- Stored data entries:
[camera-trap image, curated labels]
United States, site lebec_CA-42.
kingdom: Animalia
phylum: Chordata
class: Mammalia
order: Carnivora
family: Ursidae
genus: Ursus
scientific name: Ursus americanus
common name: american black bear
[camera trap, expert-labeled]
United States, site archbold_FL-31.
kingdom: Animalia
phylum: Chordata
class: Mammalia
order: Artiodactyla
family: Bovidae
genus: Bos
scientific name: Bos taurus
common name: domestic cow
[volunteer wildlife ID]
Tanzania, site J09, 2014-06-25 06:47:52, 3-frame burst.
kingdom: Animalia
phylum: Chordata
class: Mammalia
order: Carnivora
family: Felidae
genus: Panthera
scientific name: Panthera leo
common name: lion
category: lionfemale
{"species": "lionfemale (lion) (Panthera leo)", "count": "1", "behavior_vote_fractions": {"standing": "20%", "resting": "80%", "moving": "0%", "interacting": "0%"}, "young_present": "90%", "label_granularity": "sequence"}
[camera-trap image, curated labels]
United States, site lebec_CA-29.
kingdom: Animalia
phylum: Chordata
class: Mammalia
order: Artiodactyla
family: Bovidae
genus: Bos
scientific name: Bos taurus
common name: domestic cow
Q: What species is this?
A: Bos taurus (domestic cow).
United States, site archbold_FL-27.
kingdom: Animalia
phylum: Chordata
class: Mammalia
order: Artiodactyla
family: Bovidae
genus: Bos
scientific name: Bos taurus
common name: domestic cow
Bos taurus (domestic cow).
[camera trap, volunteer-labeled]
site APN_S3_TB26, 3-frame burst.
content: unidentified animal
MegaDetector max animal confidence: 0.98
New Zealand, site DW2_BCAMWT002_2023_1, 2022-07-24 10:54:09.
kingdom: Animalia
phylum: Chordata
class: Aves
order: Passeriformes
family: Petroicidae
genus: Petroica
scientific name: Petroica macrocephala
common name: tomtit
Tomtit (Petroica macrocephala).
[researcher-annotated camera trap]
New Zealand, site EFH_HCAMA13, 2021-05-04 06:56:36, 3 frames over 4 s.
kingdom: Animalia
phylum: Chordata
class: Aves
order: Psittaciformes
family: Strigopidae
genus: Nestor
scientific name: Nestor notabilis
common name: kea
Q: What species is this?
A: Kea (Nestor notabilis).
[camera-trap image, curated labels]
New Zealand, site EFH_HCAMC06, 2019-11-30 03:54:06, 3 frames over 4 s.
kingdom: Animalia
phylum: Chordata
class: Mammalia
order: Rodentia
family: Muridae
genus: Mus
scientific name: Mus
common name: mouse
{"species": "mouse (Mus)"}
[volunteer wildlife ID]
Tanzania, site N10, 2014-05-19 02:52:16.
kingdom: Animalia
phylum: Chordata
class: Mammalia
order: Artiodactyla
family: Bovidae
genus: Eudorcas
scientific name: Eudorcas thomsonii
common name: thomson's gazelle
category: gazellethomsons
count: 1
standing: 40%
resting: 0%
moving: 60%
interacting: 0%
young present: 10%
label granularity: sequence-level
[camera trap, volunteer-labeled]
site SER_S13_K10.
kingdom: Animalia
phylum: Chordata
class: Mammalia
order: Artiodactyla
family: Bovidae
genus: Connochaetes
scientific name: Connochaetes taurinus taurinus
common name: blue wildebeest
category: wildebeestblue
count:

- WORK REQUEST:
Lines from the top of the data above through the line containing "[camera trap, expert-labeled]" must be repeated exactly. All other lines stay out.

- SOLUTION:
[camera-trap image, curated labels]
United States, site lebec_CA-42.
kingdom: Animalia
phylum: Chordata
class: Mammalia
order: Carnivora
family: Ursidae
genus: Ursus
scientific name: Ursus americanus
common name: american black bear
[camera trap, expert-labeled]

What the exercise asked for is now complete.